→ Material for this exercise
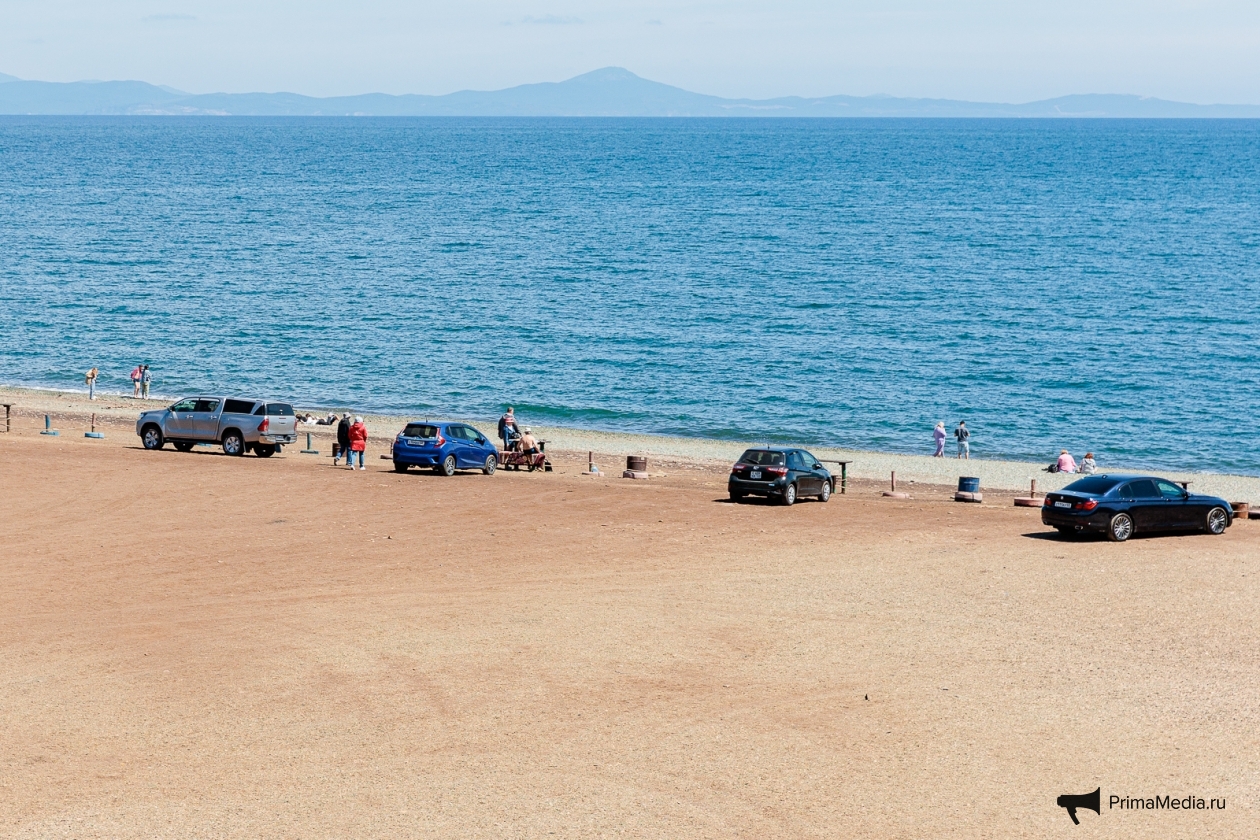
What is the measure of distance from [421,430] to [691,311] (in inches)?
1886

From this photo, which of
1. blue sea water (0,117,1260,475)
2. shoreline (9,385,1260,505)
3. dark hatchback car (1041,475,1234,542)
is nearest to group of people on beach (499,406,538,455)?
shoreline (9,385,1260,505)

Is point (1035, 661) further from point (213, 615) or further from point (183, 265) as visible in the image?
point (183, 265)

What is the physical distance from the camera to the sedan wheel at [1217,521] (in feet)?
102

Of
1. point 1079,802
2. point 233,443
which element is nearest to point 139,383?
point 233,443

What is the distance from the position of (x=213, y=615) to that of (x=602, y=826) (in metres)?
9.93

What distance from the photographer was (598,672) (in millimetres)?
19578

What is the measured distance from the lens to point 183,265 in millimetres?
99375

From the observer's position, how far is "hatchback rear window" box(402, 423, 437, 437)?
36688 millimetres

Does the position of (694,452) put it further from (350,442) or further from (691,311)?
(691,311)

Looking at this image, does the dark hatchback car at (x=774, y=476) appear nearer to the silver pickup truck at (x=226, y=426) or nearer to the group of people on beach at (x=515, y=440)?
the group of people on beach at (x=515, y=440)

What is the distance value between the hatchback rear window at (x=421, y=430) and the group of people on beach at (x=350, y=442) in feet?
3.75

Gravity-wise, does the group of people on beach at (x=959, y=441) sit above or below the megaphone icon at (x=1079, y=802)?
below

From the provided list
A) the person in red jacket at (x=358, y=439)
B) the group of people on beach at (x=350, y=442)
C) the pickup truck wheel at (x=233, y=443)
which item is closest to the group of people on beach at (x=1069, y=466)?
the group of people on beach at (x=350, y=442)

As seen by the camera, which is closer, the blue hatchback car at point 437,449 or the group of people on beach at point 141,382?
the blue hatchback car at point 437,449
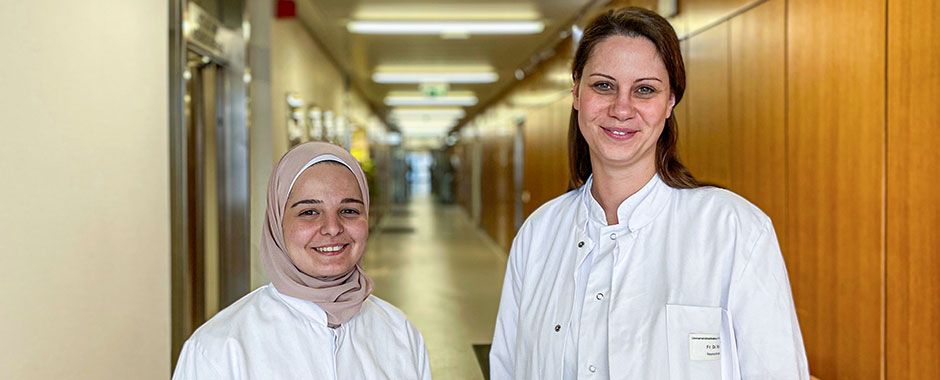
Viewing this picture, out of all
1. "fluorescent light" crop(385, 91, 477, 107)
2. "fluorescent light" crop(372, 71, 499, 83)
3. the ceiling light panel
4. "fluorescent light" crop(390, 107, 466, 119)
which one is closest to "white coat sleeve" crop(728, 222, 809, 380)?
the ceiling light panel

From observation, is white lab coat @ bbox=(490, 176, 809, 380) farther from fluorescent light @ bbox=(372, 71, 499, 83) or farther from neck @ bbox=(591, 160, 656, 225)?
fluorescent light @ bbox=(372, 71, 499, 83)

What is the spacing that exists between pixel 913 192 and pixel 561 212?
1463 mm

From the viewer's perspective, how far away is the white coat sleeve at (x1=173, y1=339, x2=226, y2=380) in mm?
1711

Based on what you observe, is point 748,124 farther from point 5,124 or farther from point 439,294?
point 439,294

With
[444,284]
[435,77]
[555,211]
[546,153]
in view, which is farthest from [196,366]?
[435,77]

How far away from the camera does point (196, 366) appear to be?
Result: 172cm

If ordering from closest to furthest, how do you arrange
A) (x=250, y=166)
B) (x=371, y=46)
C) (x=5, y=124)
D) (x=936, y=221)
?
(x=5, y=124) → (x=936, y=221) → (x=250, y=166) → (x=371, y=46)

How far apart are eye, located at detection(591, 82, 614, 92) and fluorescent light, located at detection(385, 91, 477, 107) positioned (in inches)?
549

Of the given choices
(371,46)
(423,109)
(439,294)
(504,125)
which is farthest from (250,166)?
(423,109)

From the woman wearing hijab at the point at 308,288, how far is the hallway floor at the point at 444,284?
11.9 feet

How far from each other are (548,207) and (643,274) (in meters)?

→ Your objective
Reproduce all rows above, swapping every "pickup truck" for "van" and keeping everything else unchanged. Omit the pictures.

→ Result
What is the measure of distance from [421,430] to [691,311] (in inches)?
1886

From this photo, which of
1. blue sea water (0,117,1260,475)
2. shoreline (9,385,1260,505)
3. dark hatchback car (1041,475,1234,542)
is nearest to group of people on beach (499,406,538,455)?
shoreline (9,385,1260,505)

Is point (1035, 661) further from point (213, 615) or further from point (183, 265) as visible in the image?
point (183, 265)

What is the physical distance from the camera to the sedan wheel at [1217,521] (in feet)?
102

Of
1. point 1079,802
2. point 233,443
which element is nearest to point 139,383?
point 233,443

What is the distance from the position of (x=213, y=615) to that of (x=602, y=826) (in metres)?
9.93

What distance from the photographer was (598,672) (in millimetres)?
19578

What is the measured distance from the lens to point 183,265 in millimetres?
99375

From the observer's position, how far is "hatchback rear window" box(402, 423, 437, 437)?
36688 millimetres

Does the position of (694,452) put it further from (350,442) or further from (691,311)?
(691,311)

Looking at this image, does the dark hatchback car at (x=774, y=476) appear nearer to the silver van at (x=226, y=426) or nearer to the group of people on beach at (x=515, y=440)?
the group of people on beach at (x=515, y=440)

What is the distance value between the hatchback rear window at (x=421, y=430) and the group of people on beach at (x=350, y=442) in feet?
3.75

Gravity-wise, does the group of people on beach at (x=959, y=441) sit above or below the megaphone icon at (x=1079, y=802)?
below

From the provided list
A) the person in red jacket at (x=358, y=439)
B) the group of people on beach at (x=350, y=442)
C) the van wheel at (x=233, y=443)
which item is closest to the group of people on beach at (x=1069, y=466)?
the group of people on beach at (x=350, y=442)

As seen by the camera, which is closer, the blue hatchback car at point 437,449 or the group of people on beach at point 141,382?
the blue hatchback car at point 437,449
Viewing this picture, out of all
1. "fluorescent light" crop(385, 91, 477, 107)
2. "fluorescent light" crop(372, 71, 499, 83)
3. the ceiling light panel
4. "fluorescent light" crop(390, 107, 466, 119)
which one is closest to "white coat sleeve" crop(728, 222, 809, 380)?
the ceiling light panel

From observation, is white lab coat @ bbox=(490, 176, 809, 380) farther from fluorescent light @ bbox=(372, 71, 499, 83) or farther from neck @ bbox=(591, 160, 656, 225)?
fluorescent light @ bbox=(372, 71, 499, 83)

What is the spacing that exists between pixel 913 192 and pixel 561 212?
1463 mm

From the viewer's perspective, how far away is the white coat sleeve at (x1=173, y1=339, x2=226, y2=380) in mm?
1711

Based on what you observe, is point 748,124 farther from point 5,124 or farther from point 439,294?
point 439,294

With
[444,284]
[435,77]
[555,211]
[546,153]
in view, which is farthest from [196,366]?
[435,77]

How far away from the camera does point (196, 366) appear to be?
Result: 172cm

If ordering from closest to furthest, how do you arrange
A) (x=250, y=166)
B) (x=371, y=46)
C) (x=5, y=124)
D) (x=936, y=221)
?
(x=5, y=124) → (x=936, y=221) → (x=250, y=166) → (x=371, y=46)

How far apart are eye, located at detection(591, 82, 614, 92) and fluorescent light, located at detection(385, 91, 477, 107) positioned (in inches)?
549

Of the given choices
(371,46)
(423,109)
(439,294)
(504,125)
which is farthest from (250,166)?
(423,109)

From the woman wearing hijab at the point at 308,288, how far is the hallway floor at the point at 444,284?
11.9 feet

How far from each other are (548,207) and (643,274) (in meters)?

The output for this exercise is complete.